§ **Source**:
12

So my goal is to set all the character sets and collations to utf8 and utf8_unicode_ci.

Im using an AWS RDS to host the MySQL server.

Ive set the collation_connection variable to utf8_unicode_ci in the Parameter group for the RDS. This is how I set the variable in the parameter group .

Ive then rebooted my RDS and when going to MySQL console it shows the following values for variables.

mysql> show variables like "%character%";show variables like "%collation%";
+--------------------------+-------------------------------------------+
| Variable_name            | Value                                     |
+--------------------------+-------------------------------------------+
| character_set_client     | utf8                                      |
| character_set_connection | utf8                                      |
| character_set_database   | utf8                                      |
| character_set_filesystem | binary                                    |
| character_set_results    | utf8                                      |
| character_set_server     | utf8                                      |
| character_set_system     | utf8                                      |
| character_sets_dir       | /rdsdbbin/mysql-5.6.22.R1/share/charsets/ |
+--------------------------+-------------------------------------------+
8 rows in set (0.01 sec)

+----------------------+-----------------+
| Variable_name        | Value           |
+----------------------+-----------------+
| collation_connection | utf8_general_ci |
| collation_database   | utf8_unicode_ci |
| collation_server     | utf8_unicode_ci |
+----------------------+-----------------+

Im not sure why the collation_connection is set as utf8_general_ci

Parampal Pooni
  • 2,958
  • 8
  • 34
  • 40
  • Changing the table to general does fix the problem i was having (in regards to my update not working - http://www.web-technology-experts-notes.in/2014/07/illegal-mix-of-collations-utf8-unicode-ci-implicit-and-utf8-general-ci-implicit.html but still i dont know why collation_connection isnt changing. – Parampal Pooni Mar 13 '16 at 20:41
  • Did you end up fixing this issue? As I am also facing the same with Amazon RDS parameter group. – Iqbal S Nov 17 '16 at 01:22
  • nope, still interested in a potential solution – Parampal Pooni Nov 17 '16 at 01:39
  • I have this same issue too and would be interested in a solution – JamieD Nov 30 '16 at 10:54
  • I wrote an answer with a solution to this. I guess this problem will be seen more frequently nowadays, since MySQL 8.0 has changed the default utf8mb4 collation. – Marcus Jun 11 '19 at 15:52

5 Answers5

7

The variables which you see here are the current client session's variables:

+----------------------+-----------------+
| Variable_name        | Value           |
+----------------------+-----------------+
| collation_connection | utf8_general_ci |
| collation_database   | utf8_unicode_ci |
| collation_server     | utf8_unicode_ci |
+----------------------+-----------------+

So, you need to run the following commands, when you initiate the connection, on the client from which you are connecting:

SET collation_connection = 'utf8_unicode_ci';
Braiam
  • 1
  • 11
  • 47
  • 78
Iqbal S
  • 1,156
  • 10
  • 16
3

The collation_connection variable is set by the client; clients may be compiled with different settings - in this case, the default collation for utf8 appears to be utf8_general_ci.

§ **Required work**: Please pick up the forum thread above about the MySQL collation setting on AWS RDS and continue it from its last sentence.

§ **Raw records**:
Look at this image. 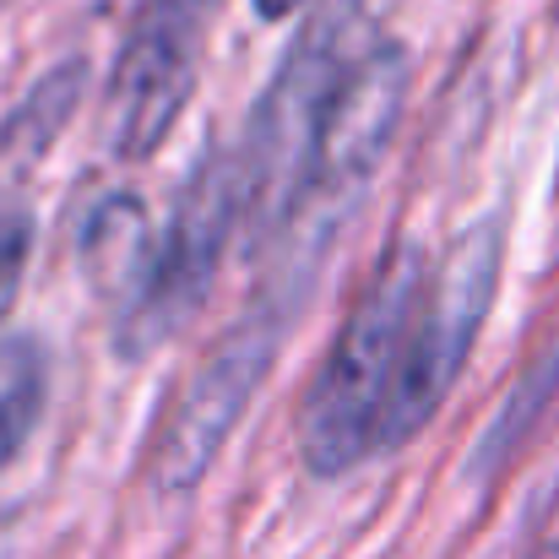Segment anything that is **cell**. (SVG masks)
* * *
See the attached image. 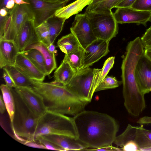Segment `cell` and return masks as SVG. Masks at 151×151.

§ **Answer to this problem**:
The problem is that the MySQL client allows the user to set the charset (default-character-set), but not the collation. If one needs a specific collation, this can't be directly worked around.

In this case, what one can do (besides runtime changes) is to set the server character-set-client-handshake variable off (0). This will skip the character set (and implicitly, collation) negotiation with the client(s), and will impose the server charset/collation settings on any client connection.

Marcus
  • 5,104
  • 2
  • 28
  • 24
0

In the Parameter group, set the variable init_connect to

SET COLLATION_CONNECTION=utf8_unicode_ci

Thiago
  • 81
  • 10
0

I did it - prescribed in /etc/mysql/mariadb.conf.d/50-server.cnf

character-set-client-handshake = FALSE

I don’t know/don’t understand how identical the two parameters (--skip... and FALSE), but if they are identical, then in the official documentation it says

Don't ignore client side character set value sent during handshake. (Defaults to on; use --skip-character-set-client-handshake to disable.)

Also in the documentation, I did not find anything about the value FALSE, but it works.

-4

If you have any existing tables with different CHARACTER SET or COLLATION, they need converting; see ALTER TABLE ... CONVERT TO ....

If you code does not connect as utf8, that needs changing. The details are very language specific (Java vs PHP vs ...).

And, if you are doing html pages, they need to start with

<meta charset=UTF-8>

As long as you are going through this exercise, you should go all the way, so that you can handle all of Chinese and Emoji: utf8mb4 and utf8mb4_unicode_520_ci.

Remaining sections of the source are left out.